▶ [Problem details]: Copy out the records word for word, from the line containing "With the options" through the end of the records, and nothing else.

+++

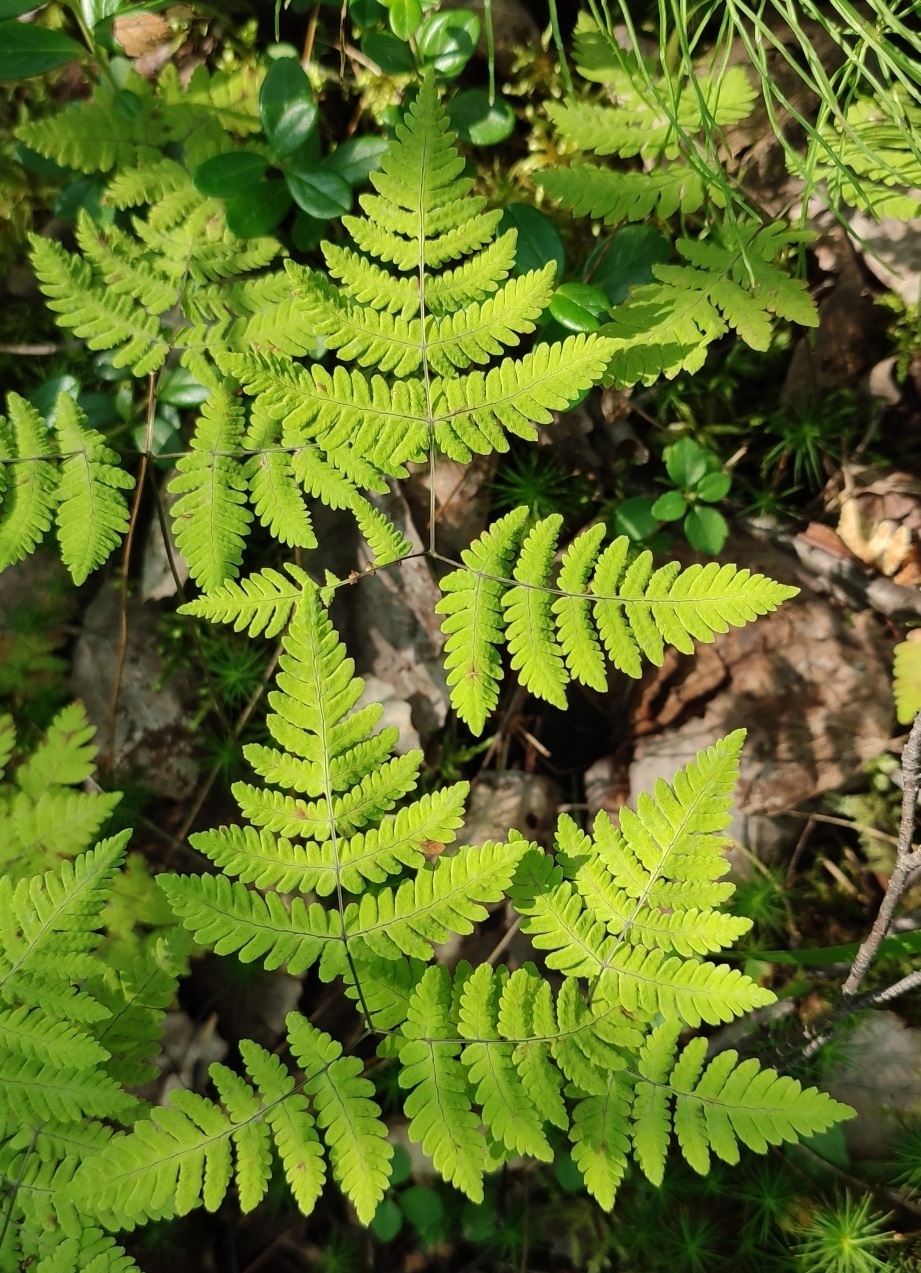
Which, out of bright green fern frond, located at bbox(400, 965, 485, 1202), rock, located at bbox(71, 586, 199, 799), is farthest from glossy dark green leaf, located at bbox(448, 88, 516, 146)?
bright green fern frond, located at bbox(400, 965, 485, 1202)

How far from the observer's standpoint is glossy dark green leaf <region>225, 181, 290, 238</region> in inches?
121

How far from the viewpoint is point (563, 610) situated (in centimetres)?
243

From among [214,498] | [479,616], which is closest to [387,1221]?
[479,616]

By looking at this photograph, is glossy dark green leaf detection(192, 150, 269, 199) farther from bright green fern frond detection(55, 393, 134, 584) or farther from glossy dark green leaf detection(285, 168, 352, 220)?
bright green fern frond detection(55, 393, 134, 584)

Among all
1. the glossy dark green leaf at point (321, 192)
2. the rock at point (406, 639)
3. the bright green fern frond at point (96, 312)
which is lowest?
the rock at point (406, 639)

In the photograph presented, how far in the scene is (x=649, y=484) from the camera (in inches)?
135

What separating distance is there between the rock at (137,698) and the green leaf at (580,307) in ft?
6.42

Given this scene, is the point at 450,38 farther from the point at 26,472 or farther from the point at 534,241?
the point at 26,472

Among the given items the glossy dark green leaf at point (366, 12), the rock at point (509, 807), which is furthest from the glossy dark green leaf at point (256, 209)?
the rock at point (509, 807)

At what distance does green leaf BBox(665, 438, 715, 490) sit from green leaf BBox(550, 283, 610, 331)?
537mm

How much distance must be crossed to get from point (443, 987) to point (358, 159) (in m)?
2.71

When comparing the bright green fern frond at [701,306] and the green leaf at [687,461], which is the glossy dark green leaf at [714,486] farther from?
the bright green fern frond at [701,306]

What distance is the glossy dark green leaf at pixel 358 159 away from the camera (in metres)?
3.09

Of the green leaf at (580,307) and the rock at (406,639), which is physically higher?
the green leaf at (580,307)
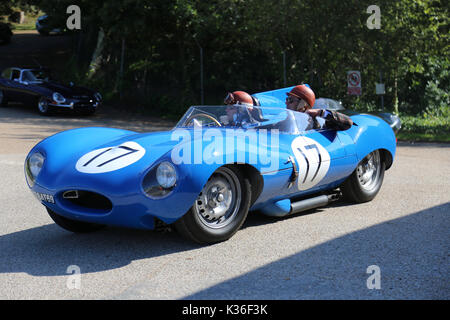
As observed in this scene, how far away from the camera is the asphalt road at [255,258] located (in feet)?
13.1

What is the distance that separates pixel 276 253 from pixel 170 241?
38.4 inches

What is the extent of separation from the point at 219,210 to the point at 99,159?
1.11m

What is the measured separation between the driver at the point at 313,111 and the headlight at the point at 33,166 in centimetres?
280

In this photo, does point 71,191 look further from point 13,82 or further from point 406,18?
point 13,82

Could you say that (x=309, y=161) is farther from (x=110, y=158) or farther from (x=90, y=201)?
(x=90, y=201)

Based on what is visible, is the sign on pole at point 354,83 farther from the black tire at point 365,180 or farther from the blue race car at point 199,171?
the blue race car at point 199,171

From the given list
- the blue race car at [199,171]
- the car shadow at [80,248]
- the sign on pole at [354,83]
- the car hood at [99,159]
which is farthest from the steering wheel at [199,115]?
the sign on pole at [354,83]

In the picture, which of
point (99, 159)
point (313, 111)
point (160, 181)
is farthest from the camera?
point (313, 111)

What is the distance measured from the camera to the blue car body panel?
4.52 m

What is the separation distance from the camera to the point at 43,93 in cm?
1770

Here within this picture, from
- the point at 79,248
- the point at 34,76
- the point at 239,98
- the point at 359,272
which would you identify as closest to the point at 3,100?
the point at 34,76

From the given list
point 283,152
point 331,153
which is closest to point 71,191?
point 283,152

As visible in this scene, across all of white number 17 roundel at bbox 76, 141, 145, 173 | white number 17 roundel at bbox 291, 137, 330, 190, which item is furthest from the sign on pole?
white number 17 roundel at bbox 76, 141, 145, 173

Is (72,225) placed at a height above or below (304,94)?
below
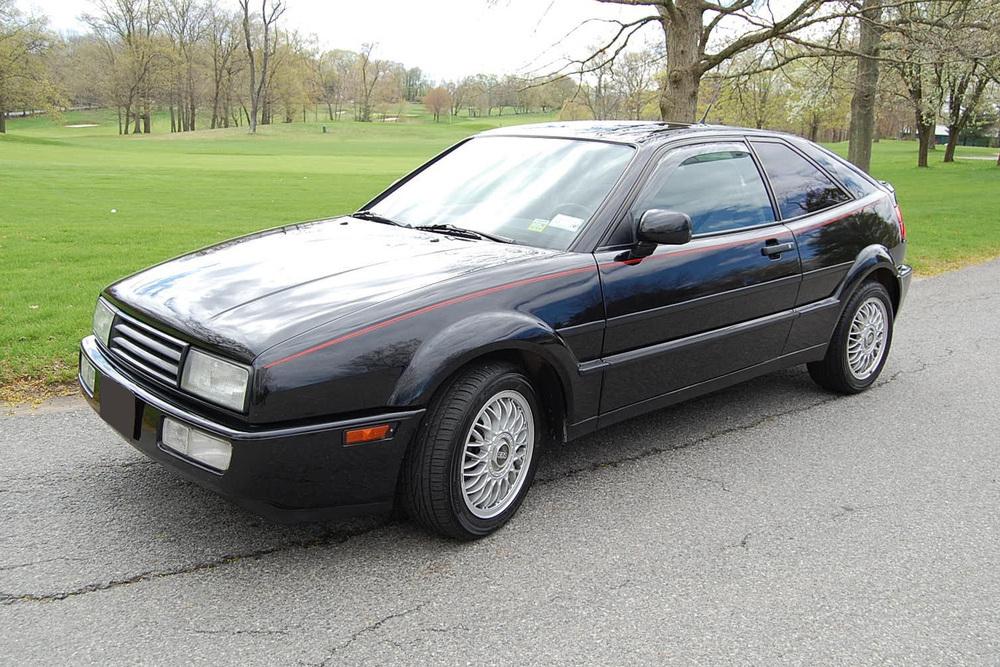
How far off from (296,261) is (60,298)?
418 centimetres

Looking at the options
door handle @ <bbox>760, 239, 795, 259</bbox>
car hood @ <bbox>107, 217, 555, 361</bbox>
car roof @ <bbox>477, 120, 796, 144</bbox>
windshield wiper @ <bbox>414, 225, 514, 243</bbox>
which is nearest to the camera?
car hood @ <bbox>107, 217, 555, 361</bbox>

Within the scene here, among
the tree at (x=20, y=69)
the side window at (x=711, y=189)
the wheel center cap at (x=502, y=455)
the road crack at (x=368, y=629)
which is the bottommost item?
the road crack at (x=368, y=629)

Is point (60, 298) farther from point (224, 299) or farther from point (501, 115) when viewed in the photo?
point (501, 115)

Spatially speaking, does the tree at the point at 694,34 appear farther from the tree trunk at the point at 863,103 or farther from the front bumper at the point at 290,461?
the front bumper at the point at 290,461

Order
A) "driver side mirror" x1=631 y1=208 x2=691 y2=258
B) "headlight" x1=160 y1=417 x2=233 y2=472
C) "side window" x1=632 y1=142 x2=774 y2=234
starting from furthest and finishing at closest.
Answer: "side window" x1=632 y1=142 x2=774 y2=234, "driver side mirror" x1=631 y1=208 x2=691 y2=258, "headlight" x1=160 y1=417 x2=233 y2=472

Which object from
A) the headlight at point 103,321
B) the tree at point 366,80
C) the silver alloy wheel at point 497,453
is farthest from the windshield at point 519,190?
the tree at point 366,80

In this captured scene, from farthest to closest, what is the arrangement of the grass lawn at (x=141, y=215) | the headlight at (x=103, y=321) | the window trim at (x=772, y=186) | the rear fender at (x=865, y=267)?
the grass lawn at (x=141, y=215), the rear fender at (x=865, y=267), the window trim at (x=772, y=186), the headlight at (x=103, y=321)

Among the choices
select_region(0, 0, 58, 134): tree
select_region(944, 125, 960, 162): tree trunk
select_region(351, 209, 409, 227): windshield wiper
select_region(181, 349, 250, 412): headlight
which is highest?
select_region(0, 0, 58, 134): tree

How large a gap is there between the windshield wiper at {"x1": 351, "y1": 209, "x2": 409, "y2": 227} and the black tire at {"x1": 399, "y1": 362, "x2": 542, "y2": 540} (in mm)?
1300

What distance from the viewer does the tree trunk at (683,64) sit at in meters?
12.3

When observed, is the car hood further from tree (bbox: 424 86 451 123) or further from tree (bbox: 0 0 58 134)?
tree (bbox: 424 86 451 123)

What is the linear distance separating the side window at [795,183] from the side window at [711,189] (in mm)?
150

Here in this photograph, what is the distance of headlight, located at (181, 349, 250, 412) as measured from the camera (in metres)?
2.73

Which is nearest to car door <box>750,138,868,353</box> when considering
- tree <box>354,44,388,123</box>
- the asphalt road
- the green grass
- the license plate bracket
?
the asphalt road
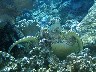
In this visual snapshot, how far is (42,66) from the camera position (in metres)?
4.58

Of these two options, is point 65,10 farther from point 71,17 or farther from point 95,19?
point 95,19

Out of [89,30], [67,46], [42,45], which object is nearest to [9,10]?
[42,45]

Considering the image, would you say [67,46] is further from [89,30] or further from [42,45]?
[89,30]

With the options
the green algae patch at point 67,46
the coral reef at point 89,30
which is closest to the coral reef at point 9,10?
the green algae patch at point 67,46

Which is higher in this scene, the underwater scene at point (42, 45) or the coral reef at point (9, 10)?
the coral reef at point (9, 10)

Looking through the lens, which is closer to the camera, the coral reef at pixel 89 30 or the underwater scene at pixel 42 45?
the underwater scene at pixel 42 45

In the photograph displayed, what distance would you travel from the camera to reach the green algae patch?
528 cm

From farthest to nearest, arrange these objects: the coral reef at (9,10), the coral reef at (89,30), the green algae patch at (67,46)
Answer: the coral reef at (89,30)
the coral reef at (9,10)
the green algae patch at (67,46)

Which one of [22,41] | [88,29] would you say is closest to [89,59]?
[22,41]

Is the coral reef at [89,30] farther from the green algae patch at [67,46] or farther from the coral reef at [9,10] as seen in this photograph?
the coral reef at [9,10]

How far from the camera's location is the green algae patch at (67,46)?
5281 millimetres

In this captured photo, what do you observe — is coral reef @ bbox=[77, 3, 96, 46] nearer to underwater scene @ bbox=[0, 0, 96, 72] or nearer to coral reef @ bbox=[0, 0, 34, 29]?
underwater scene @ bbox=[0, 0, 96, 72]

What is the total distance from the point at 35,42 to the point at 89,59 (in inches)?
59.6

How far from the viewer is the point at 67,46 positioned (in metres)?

+++

▶ [Complete output]:
With the options
the green algae patch at point 67,46
the coral reef at point 89,30
which is closest to the coral reef at point 9,10?
the green algae patch at point 67,46

Which is higher in this scene, the underwater scene at point (42, 45) or the coral reef at point (9, 10)?
the coral reef at point (9, 10)

Looking through the lens, which is closer to the camera, the coral reef at pixel 89 30 or the underwater scene at pixel 42 45?
the underwater scene at pixel 42 45

In the photograph displayed, what distance would you travel from the camera to reach the green algae patch?
528 cm

From farthest to nearest, arrange these objects: the coral reef at (9,10), the coral reef at (89,30), the green algae patch at (67,46)
Answer: the coral reef at (89,30)
the coral reef at (9,10)
the green algae patch at (67,46)

Which one of [22,41] | [88,29] would you say is closest to [89,59]?
[22,41]

Is the coral reef at [89,30] farther from the green algae patch at [67,46] or farther from the coral reef at [9,10] as seen in this photograph?
the coral reef at [9,10]

How far from the camera's location is the green algae patch at (67,46)?
5281 millimetres

In this captured photo, what do you observe — is coral reef @ bbox=[77, 3, 96, 46] nearer to underwater scene @ bbox=[0, 0, 96, 72] or nearer to coral reef @ bbox=[0, 0, 34, 29]?
underwater scene @ bbox=[0, 0, 96, 72]

What is the total distance from the point at 35,42 to the point at 89,59 (in inches)?
59.6

How far from the viewer is the point at 67,46 positioned (in metres)?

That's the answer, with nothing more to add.